Anwesen von Koo Xianrong in Dadaocheng – Erbaut ca. 1920 im damals sehr populären Stilmix aus chinesischen und europäischen Elementen. Gebäude dieser Art wurden als Firmensitz oder Botschaft genutzt. Später haben wohlhabende Geschäftsleute diesen Stil für private Anwesen übernommen.
Glockenturm des Donghe Tempels – Mein persönliches Highlight. Der Glockenturm befindet sich an der Ren’ai Road nördlich des CKS Memorials. Er wurde 1908 errichtet und gehört zu einem japanischen Zen Buddhist Tempel.
Anwesen der Huang Family – Befindet sich hinter der Longmen Junior High School an der Ecke Xinhai – Jianguo Road.
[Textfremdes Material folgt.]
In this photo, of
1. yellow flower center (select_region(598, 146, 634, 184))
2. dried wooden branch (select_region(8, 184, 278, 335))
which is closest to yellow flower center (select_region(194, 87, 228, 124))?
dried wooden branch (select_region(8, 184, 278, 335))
Ein sehr großes und restauriertes Anwesen, dass man scheinbar auch besichtigen kann. Die Entdeckung war eine große Überraschung für mich, da ich sehr oft in der Gegend war, aber immer nur an der Vorderseite der Schule vorbeigekommen bin.
Einen kleinen Nachteil hat diese Methode, denn man findet nur Gebäude in der Nähe einer MRT Station. In Google Maps sind historische Gebäude auch eingetragen und wenn man die Geduld hat, kann man so ganz Taipeh nach weiteren historischen Gebäuden absuchen.
PS: Falls sich jemand über die Bildqualität wundert. Ich habe alle Fotos aus Spaß mit Film fotografiert. Für die Interessierten: Kodak Ektar 100 und Fujicolor PRO 400H.